Du chaos à l'urbanité

Bref. Le voilà l’internet civilisé. Une notion bien pratique qui permet de faire croire au novice, au naïf et à l’ingénue que d’un, Internet n’est pas, mais vraiment, pas du tout civilisé. Et de deux, que grâce aux lois en « i » (DADVSI, LOPPSI, Hadopi, et tutti quanti), du chaos préhistorique, nous allons enfin nager vers la civilité, l’urbanité et la fin de la sauvagerie.

On parle de civilisation comme d’autres vont aux croisades. L’internet civilisé est un processus qui vise un objectif. Un processus qui veut imprégner dans les esprits que l’État doit (re)conquérir un territoire pris d’assaut par des hordes de non-civilisés, les « voyous ». L’expression est ainsi très juteuse, car elle permet de justifier des mesures de plus en plus encadrantes sous le prétexte de la domestication d’apatrides sans foi ni loi (voir sur le jeu du discours, l'article de Sophie Boudet-Dalbin) . L'expression organise aussi un clivage entre le civilisé et le non-civilisé, entre le poli et l’impoli, le moral et l’immoral voire l’amoral.

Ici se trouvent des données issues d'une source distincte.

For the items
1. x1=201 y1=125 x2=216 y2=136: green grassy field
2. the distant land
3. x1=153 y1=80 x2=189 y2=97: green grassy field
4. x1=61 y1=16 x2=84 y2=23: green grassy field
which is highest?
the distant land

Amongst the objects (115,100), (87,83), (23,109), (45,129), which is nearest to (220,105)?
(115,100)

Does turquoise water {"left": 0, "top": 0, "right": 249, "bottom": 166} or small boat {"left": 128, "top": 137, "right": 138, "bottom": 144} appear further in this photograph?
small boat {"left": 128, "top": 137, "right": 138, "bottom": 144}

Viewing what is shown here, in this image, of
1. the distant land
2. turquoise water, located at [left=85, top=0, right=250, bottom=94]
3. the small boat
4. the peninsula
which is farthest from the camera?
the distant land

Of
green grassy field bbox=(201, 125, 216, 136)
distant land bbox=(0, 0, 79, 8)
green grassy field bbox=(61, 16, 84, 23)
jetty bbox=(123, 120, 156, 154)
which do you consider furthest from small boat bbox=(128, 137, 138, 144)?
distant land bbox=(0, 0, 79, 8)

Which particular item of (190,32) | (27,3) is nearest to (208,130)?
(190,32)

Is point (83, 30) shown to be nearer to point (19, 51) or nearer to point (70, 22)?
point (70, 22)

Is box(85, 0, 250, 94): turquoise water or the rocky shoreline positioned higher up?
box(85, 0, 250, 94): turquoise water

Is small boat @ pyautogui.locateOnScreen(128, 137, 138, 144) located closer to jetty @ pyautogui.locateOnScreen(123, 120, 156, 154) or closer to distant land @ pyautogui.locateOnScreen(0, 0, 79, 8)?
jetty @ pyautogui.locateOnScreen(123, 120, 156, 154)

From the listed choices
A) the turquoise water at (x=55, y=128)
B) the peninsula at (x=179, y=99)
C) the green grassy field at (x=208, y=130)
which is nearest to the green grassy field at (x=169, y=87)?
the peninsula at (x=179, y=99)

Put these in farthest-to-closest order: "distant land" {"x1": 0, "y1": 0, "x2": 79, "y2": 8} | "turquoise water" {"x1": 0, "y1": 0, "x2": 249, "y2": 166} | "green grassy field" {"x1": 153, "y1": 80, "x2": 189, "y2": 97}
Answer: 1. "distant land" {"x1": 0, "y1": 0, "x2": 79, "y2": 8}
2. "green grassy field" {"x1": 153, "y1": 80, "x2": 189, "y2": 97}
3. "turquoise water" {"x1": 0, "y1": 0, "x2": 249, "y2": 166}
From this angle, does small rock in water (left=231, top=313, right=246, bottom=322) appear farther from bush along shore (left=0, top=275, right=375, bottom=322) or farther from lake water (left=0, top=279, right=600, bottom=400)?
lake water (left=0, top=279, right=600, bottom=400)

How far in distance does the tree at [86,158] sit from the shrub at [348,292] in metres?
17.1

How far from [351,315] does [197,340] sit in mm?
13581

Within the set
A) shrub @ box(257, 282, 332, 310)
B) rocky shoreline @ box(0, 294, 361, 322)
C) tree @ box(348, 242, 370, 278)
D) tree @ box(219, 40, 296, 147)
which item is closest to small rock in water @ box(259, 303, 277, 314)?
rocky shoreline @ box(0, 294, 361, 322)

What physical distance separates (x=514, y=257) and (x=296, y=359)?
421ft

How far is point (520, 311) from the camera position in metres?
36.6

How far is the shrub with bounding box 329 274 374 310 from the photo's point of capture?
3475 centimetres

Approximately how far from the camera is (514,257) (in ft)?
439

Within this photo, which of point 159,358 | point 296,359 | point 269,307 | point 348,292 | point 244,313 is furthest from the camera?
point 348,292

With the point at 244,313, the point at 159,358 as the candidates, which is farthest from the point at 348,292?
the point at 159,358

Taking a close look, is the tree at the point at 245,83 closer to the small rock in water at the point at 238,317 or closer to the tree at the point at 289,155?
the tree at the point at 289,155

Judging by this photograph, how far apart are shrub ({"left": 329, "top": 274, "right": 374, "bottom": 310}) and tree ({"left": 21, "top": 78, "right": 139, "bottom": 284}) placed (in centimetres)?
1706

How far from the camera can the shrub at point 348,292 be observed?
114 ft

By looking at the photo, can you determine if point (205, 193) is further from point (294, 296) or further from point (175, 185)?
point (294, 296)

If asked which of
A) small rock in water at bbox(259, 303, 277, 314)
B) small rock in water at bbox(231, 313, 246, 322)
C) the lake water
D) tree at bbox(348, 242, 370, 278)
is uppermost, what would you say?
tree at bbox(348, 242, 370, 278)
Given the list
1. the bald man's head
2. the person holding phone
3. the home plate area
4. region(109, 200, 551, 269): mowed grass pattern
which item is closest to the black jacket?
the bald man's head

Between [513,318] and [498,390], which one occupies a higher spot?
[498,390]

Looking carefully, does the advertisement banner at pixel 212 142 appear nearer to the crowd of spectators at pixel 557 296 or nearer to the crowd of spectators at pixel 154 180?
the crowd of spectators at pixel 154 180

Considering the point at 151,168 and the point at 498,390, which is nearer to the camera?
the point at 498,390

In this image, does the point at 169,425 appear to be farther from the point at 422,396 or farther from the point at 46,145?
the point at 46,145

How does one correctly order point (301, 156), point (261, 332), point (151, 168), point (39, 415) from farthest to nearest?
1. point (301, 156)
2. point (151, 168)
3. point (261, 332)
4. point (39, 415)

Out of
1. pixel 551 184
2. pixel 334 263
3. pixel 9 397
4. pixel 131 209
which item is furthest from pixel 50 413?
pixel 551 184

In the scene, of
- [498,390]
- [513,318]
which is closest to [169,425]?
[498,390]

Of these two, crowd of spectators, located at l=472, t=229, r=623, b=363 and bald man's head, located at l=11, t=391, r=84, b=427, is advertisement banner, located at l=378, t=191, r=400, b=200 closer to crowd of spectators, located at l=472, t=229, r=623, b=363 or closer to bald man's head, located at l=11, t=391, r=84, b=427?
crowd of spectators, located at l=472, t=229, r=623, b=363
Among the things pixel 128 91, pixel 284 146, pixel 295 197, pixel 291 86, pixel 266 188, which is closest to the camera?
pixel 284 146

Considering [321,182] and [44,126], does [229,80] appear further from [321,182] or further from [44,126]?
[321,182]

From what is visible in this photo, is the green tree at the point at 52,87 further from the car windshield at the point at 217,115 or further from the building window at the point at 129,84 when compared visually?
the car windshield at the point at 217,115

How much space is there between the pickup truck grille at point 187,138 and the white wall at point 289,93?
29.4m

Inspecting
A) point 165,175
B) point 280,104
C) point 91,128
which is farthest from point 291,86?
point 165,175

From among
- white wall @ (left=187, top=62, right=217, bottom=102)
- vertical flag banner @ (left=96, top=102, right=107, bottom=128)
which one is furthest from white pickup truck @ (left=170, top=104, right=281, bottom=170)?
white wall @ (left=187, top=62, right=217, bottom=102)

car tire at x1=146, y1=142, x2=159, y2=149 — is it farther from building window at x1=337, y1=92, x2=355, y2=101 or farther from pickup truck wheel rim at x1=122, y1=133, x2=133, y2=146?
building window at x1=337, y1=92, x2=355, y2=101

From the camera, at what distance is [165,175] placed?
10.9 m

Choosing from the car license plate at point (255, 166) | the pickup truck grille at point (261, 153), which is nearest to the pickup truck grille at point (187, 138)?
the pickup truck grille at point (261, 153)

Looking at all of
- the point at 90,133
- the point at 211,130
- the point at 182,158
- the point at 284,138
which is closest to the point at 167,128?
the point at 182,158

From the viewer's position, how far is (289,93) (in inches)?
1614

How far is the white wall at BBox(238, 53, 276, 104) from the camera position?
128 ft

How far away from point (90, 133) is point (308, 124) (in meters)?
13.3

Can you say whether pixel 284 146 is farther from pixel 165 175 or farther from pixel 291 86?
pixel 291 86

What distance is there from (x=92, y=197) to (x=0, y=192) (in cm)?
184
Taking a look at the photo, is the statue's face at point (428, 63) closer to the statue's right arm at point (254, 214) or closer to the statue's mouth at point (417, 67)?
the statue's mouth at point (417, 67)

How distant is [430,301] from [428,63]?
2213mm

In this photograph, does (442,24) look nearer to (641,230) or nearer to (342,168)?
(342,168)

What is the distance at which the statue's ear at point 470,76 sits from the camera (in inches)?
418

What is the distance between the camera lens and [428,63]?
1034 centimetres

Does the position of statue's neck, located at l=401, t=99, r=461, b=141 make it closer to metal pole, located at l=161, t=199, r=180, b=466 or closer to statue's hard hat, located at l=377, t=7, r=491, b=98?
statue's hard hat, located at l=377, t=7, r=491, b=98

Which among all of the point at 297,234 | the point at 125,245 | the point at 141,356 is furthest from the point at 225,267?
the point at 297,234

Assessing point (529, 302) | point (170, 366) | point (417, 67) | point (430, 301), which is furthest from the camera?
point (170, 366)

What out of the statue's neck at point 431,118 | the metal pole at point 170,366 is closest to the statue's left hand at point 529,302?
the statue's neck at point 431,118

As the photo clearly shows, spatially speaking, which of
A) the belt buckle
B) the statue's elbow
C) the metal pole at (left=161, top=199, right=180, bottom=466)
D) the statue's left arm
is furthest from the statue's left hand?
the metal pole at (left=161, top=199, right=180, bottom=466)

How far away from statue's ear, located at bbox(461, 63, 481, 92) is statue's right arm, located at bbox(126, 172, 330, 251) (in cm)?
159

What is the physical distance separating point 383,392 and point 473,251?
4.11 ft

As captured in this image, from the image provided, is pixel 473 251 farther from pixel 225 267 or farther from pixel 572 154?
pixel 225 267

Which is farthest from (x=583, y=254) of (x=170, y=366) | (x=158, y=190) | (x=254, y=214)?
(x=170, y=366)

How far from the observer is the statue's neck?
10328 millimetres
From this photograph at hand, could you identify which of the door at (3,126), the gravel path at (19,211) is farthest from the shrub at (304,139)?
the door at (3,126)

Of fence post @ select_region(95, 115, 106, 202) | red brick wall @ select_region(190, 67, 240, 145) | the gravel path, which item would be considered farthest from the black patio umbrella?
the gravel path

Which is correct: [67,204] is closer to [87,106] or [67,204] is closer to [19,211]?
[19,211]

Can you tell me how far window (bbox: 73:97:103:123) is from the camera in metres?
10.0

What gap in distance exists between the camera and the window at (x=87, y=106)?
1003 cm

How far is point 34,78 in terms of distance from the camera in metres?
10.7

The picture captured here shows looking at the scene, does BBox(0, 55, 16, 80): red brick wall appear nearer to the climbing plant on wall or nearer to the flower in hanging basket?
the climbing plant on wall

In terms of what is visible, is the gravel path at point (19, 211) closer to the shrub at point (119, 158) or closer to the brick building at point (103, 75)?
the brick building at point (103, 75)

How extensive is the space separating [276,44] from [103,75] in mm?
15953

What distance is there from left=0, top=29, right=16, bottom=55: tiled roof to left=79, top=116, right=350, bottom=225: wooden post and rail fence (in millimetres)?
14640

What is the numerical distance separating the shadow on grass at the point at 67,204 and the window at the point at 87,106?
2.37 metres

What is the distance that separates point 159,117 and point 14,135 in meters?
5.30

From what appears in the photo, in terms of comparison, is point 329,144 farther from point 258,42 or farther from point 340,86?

internet civilisé UMP 2012
Requête "civilisé" sur le site "projet 2012" de l'UMP.

Devoir de mémoire, droit à l'oubli

Juste un tout dernier détail : une autre grande nation avait précédé Nicolas Sarkozy, lequel n'a donc pas inventé ce terme mais l'a emprunté.

Comme l’a pointé le Monde, en mai 2006, un article du New York Times fait état de la nouvelle politique chinoise sur internet : celle-ci clame du haut de son Great Firewall of China : « Let the Winds of a Civilized Internet Blow » ou, en français « Que soufflent les vents d’un internet civilisé ». L'internet civilisé est donc made in China.

En fait, nous avons retrouvé une trace plus ancienne de cette expression. Dès le 26 septembre 2005 la Chine évoquait déjà la régulation du net estimant que seules des nouvelles « saines et civilisées» pouvaient être diffusées sur Internet.